CHIST-ERA TRIPLE demonstrator use-case in R language

Bioremediation use-case description

The following is a use-case demonstrating the federation of data across SPARQL endpoints and Solid Pods.

The objective of this use-case is to provide a demonstrator showing how data from different SPARQL endpoints can be combined to retrieve complex information: in this specific case, identifying organisms with possible bioremediation potential for the pollutant atrazine.

The queries in this use-case are targeting the following 5 SPARQL endpoints:

A Solid Pod with public data
IDSM
Uniprot
Rhea
OMA

The steps involved in this demonstrator pipeline are the following:

Query data from a Solid Pod to retrieve the CAS registry number of atrazine, the pollutant for which bioremediation is sought in this demonstrator use-case.
Identify chemical compounds that are similar to atrazine. This is done to widen the search for organisms with potential for bioremediation: if an organism can metabolize a closely resembling chemical compound, then it is possible that it can also metabolize the original pollutant.

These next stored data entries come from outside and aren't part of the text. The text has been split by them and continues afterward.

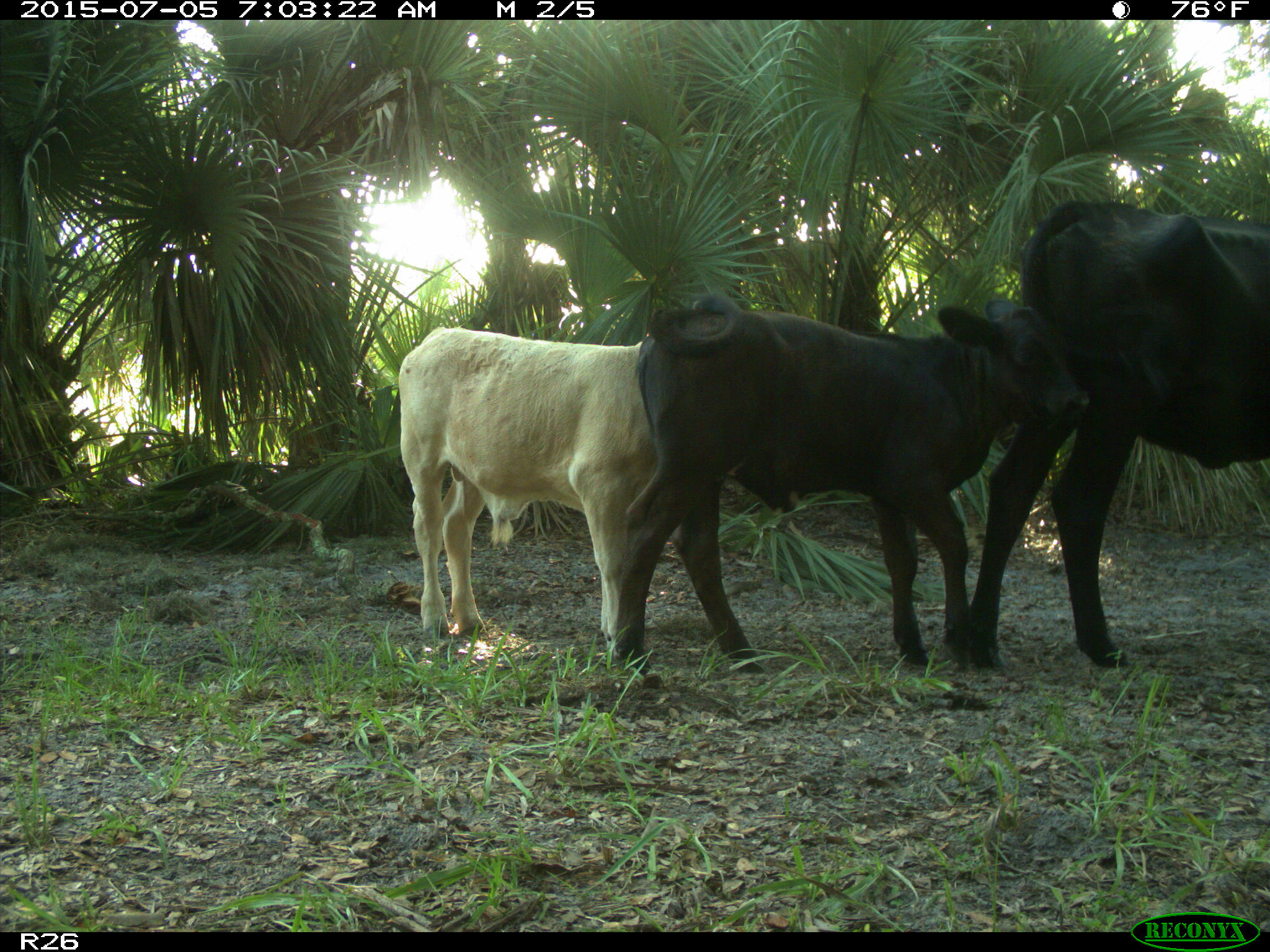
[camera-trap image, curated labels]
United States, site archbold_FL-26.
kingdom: Animalia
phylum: Chordata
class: Mammalia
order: Artiodactyla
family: Bovidae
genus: Bos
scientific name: Bos taurus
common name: domestic cow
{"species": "Bos taurus (domestic cow)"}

The search is done via the IDSM sparql endpoint, which is here queried on the basis of the pollutant’s CAS numbers retrieved at step 1.

Each retrieved “similar” chemical compound is identified by its ChEBI identifier.
Retrieve metabolic chemical reactions that involve atrazine, or one of its similar chemical compounds.

This is done using the Rhea service, a database of chemical and transport reactions of biological interest.
Retrieve proteins/enzymes that are involved in the metabolic reactions returned by the Rhea endpoint (step 3). This is done using the UniProt service, the largest available protein database.
Identify the biological organisms with potential for bioremediation. This is done by querying the Oma (Orthologous matrix) service.

Use-case code and results

Environment setup

library(rlang)

# Load our own SPARQL library and helper functions.
source("../sparqlr.git/sparql.R")
source("utils.R")

# Set endpoints and paths to SPARQL queries used throughout the use-case.
endpoint_wikidata <- "https://query.wikidata.org/sparql"
endpoint_idsm <- "https://idsm.elixir-czech.cz/sparql/endpoint/idsm"
endpoint_rhea <- "https://sparql.rhea-db.org/sparql"
endpoint_uniprot <- "https://sparql.uniprot.org/sparql"
endpoint_oma <- "https://sparql.omabrowser.org/sparql"

query_file_wikidata <- "queries/query_1_wikidata.rq"
query_file_idsm <- "queries/query_2_idsm.rq"
query_file_uniprot <- "queries/query_3_uniprot.rq"
query_file_oma <- "queries/query_4_oma.rq"
subquery_file_wikidata <- "queries/subquery_1_wikidata.rq"
subquery_file_idsm <- "queries/subquery_2_idsm.rq"
subquery_file_uniprot <- "queries/subquery_3_uniprot.rq"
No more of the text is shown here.